Inslee orders all Washington schools to close

King County schools will be closed through April 24

Inslee orders all Washington schools to close

Inslee orders all Washington schools to close

In a broad stroke to further prevent the spread of COVID-19, Washington Gov. Jay Inslee ordered Thursday all public and private K-12 schools in King, Pierce and Snohomish counties close beginning next week. Friday, he amended his emergency proclamation to include all Washington schools.

Inslee's mandate states schools must close by the end of the school day Monday, March 16, and remain closed through April 24. The soonest schools can resume, if permitted, is Monday, April 27. Seattle Public Schools had already announced Wednesday it was closing schools beginning Thursday for at least two weeks, but Inslee's directive expands upon that.

At press conference Thursday, Inslee said the state has been “taking bold and aggressive actions” against COVID-19, but to further mitigate the impact even further, schools must close.

“We have reached a tipping point, where the spread of this virus demands we take action,” he said.

He said the number of COVID-19 cases has significantly increased in the past week, and the threat of it spreading further won't stop until more serious measures are taken. To that end, health professionals told Inslee closing schools would greatly assist in slowing the spread of the infection.

Inslee said because school districts provide essential services to families, such as meal programs and childcare, superintendents were asked to formulate plans for these services to continue. Specifically, Inslee asked superintendents to offer free childcare to parents who work in the medical field or are first responders.

“We absolutely cannot afford a shortage of healthcare workers because of no childcare,” he said.

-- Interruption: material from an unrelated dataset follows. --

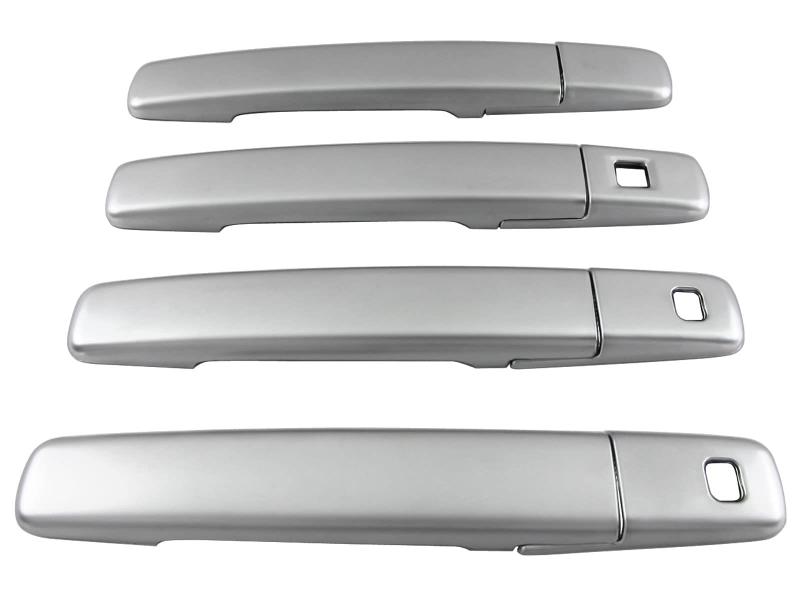 Rakuten - eKクロススペース 34 35 37 38 ドアハンドルカバーノブ サテンシルバー 【 DHC－NOBU－413 】 B34A B35A B37A B38A 34A 35A 37A 38A eK クロススペース クロス スペース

State Superintendent of Public Instruction Chris Reykdahl said the state will still send money to school districts so they can provide those services. Reykdahl said because families may be negatively impacted by COVID-19, meals will be available to any child in need, not just those who qualify for free and reduced lunch.

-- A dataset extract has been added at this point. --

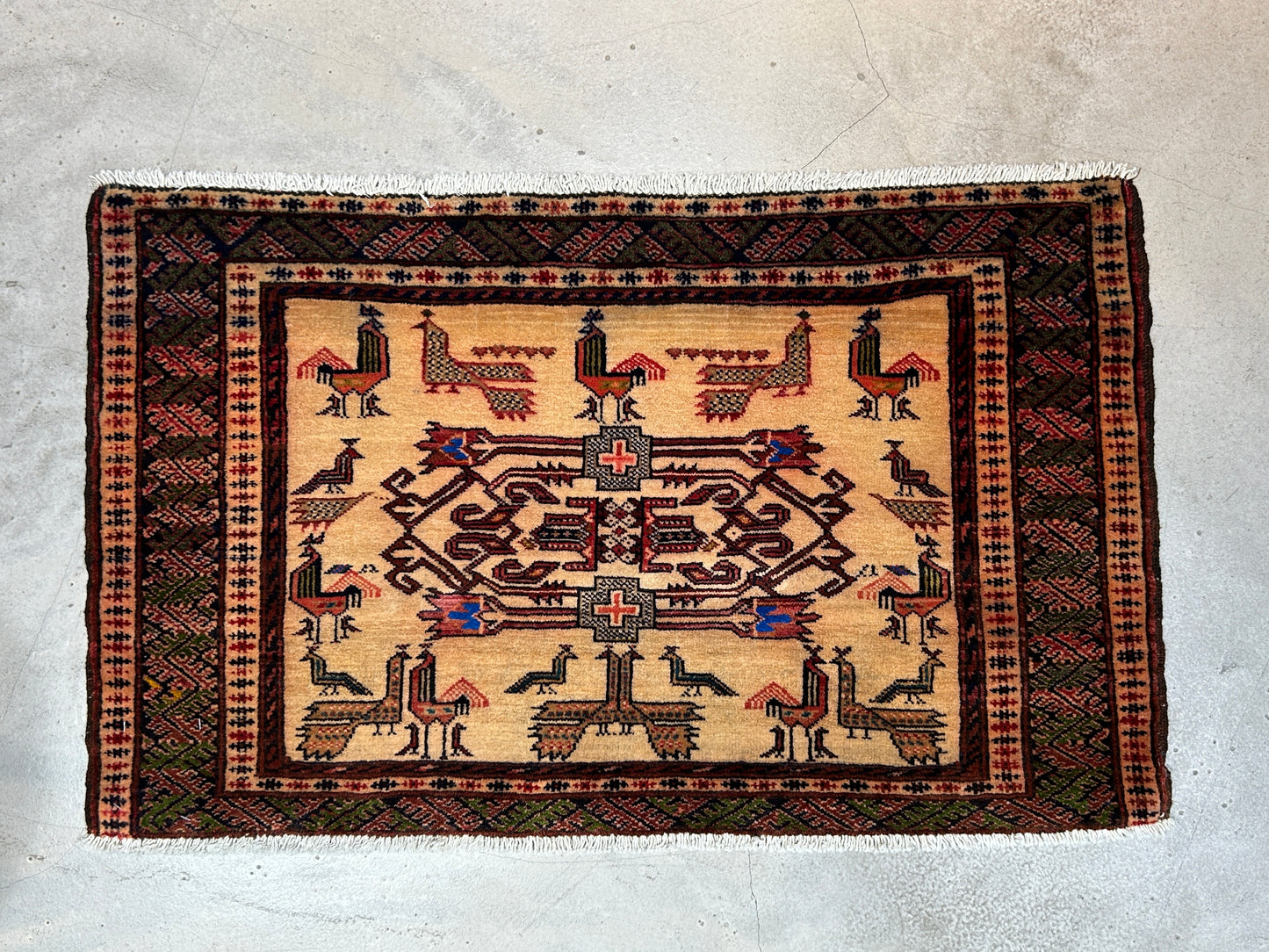 Tribal Rug 42078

Both Inslee and Reykdahl stressed how difficult this directive will be for families and students.

Reykdahl said, just in King, Pierce and Snohomish counties, 43 school districts and approximately 650,000 students will be impacted by the closure. He said, when school resumes, it is likely school years will be extended into middle or later June to recoup some time lost, but it is impossible for schools to make up for all the days lost.

“We will lose some instructional time in these three counties at a minimum,” Reykdahl said.

Inslee said at his press conference Thursday, school districts are being asked to offer distance learning opportunities if they can, but given the disparate economic conditions in school districts and among families, the state cannot expect this to happen.

“I think it’s really important not to sugar coat the situation that we’re in on either side of the reality scale,” he said. “It is our job to slow down the epidemic. We believe that we can do it.”

SPS Superintendent Denise Juneau said in a news release Thursday afternoon that, while Inslee's directive poses a challenge, the district will comply.

“Our staff has been in deep planning and ongoing discussions every day as the coronavirus crisis has evolved, so we've already got a solid plan in place,” Juneau said in the press release. “We're fully prepared to fold in the governor's directive and move forward.”

Friday morning, Seattle Public Schools announced school student lunch sites, which will be available to all SPS students beginning Monday.  The school lunch sites will be open from 11 a.m. to 1 p.m. Monday through Friday. Because of social distancing guidelines, all meals must be picked up and consumed elsewhere. Large gatherings will not be permitted on site.